Officiellement, au départ, la guerre en Afghanistan avait pour missions de chasser les talibans du pouvoir et de capturer le chef d’Al-Qaïda Oussama Ben Laden. Et Pourtant! Aujourd’hui, les talibans continuent d’exercer un puissant contrôle – sinon politique, à tout le moins idéologique – au sud de l’Afghanistan (parlez-en à nos soldats canadiens sur place). Le barbu le plus célèbre du monde, quant à lui, semble aussi bien caché que le monstre du Loch Ness.

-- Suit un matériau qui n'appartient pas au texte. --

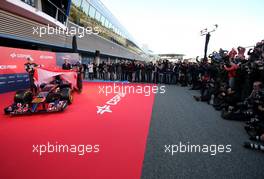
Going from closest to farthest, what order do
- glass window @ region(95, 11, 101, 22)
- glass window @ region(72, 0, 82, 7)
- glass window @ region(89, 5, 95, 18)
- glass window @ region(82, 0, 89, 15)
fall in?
glass window @ region(72, 0, 82, 7) < glass window @ region(82, 0, 89, 15) < glass window @ region(89, 5, 95, 18) < glass window @ region(95, 11, 101, 22)

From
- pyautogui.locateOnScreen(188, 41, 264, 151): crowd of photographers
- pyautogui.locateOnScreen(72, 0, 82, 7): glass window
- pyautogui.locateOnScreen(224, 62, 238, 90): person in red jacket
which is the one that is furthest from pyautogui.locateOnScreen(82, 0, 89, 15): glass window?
pyautogui.locateOnScreen(224, 62, 238, 90): person in red jacket

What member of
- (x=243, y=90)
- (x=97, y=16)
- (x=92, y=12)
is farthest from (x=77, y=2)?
(x=243, y=90)

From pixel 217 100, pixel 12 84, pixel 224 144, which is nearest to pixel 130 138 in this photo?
pixel 224 144

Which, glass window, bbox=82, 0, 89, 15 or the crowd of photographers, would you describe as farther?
glass window, bbox=82, 0, 89, 15

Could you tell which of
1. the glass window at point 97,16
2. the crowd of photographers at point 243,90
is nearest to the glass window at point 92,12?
the glass window at point 97,16

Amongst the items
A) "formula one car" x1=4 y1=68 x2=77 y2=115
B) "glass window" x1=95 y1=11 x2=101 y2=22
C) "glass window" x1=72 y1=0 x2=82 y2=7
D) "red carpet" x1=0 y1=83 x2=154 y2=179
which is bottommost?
"red carpet" x1=0 y1=83 x2=154 y2=179

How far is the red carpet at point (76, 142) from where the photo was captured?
2719 millimetres

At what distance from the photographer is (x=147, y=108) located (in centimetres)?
682

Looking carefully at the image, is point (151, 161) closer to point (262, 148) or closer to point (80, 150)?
point (80, 150)

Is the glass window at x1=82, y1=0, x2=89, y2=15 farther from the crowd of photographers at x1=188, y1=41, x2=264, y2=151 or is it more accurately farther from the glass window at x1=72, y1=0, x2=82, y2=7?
the crowd of photographers at x1=188, y1=41, x2=264, y2=151

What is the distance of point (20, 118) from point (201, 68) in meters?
10.3

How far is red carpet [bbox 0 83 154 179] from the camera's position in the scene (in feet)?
8.92

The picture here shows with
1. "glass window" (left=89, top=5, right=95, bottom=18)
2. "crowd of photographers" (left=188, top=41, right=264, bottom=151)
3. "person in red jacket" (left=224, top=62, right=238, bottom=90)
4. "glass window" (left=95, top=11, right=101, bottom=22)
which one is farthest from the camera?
"glass window" (left=95, top=11, right=101, bottom=22)

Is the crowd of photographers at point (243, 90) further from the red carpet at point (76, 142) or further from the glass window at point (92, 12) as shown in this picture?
the glass window at point (92, 12)
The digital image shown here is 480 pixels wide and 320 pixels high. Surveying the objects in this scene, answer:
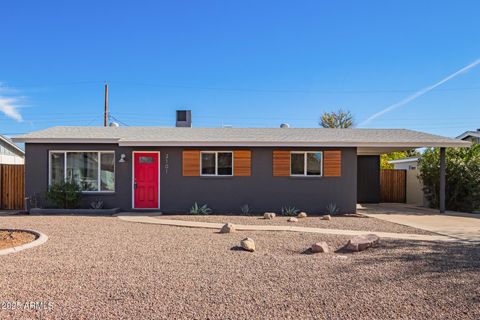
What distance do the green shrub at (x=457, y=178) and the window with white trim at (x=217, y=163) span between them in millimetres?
9191

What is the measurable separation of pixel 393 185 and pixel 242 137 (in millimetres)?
10347

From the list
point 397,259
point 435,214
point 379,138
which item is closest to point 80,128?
point 379,138

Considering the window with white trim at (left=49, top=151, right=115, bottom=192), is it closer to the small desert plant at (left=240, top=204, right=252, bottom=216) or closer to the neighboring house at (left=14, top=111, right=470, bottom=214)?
the neighboring house at (left=14, top=111, right=470, bottom=214)

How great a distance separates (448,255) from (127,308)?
18.9 ft

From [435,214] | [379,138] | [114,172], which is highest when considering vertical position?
[379,138]

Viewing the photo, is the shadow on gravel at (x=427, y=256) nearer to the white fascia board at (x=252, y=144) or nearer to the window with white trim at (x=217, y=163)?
the white fascia board at (x=252, y=144)

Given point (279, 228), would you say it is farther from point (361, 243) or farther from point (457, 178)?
point (457, 178)

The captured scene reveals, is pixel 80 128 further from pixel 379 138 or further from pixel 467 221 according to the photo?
pixel 467 221

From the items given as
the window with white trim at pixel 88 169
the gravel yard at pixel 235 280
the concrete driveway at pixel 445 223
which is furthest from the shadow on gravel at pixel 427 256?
the window with white trim at pixel 88 169

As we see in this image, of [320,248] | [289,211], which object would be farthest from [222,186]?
[320,248]

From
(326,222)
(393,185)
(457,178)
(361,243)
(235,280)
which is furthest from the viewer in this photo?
(393,185)

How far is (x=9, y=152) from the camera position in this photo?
27578 mm

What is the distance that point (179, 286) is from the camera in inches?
182

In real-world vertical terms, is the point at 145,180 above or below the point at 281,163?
below
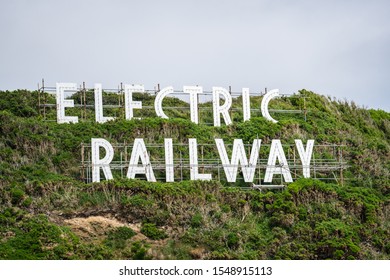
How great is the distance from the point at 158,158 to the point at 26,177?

Pour nous, Canadiens, l’Afghanistan était l’occasion de participer à un effort de «démocratisation». Soyons lucides quelques instants! C’est le mouvement anti-guerre du début de l’année 2003 qui a poussé le gouvernement Chrétien de l’époque à refuser de s’investir en Irak. À ce moment, suivre les États-Unis dans leur action unilatérale aurait symbolisé rien de moins qu’un suicide politique pour bon nombre de gouvernements à travers le monde, dont le gouvernement libéral canadien. Victoire du mouvement pacifiste me direz-vous? Partielle seulement. Par ricochet, c’est ce même refus canadien de s’impliquer en Irak qui a mené nos soldats à jouer un rôle aussi stratégique en Afghanistan. D’où leur présence dans la région de Kandahar, soit la zone de loin la plus dangereuse du pays.
Six ans après le 11 septembre 2001, il ne fait aucun doute que la lutte mondiale au terrorisme s’avère être un échec sur toute la ligne! Les politiques militaristes des États-Unis et de leurs alliés n’ont mené à rien de moins qu’une exacerbation des tensions interethniques à travers le monde entier. La démocratie dans tout ça? Elle progresse, me direz-vous. En réalité, je ne connais aucun pays d’où la démocratie a germé des suites d’une invasion étrangère.
Aussi dévoués puissent être nos soldats canadiens, leur mission est vouée à un échec tant et aussi longtemps que la présumée «stabilisation» du pays sera priorisée au détriment du développement d’infrastructures scolaires ou communautaires. La coopération internationale présuppose que l’action étrangère ne vient qu’en appui aux initiatives locales. Ainsi, quitte à délaisser temporairement les régions trop hostiles, il est nécessaire de revoir l’entièreté des objectifs de notre présence au Moyen-Orient. La mission canadienne est vouée à un échec tant et aussi longtemps que les Afghans percevront nos soldats comme des envahisseurs.
Publié au Nouvelliste le 18 septembre 2007 sous le titre Un échec sur toute la ligne.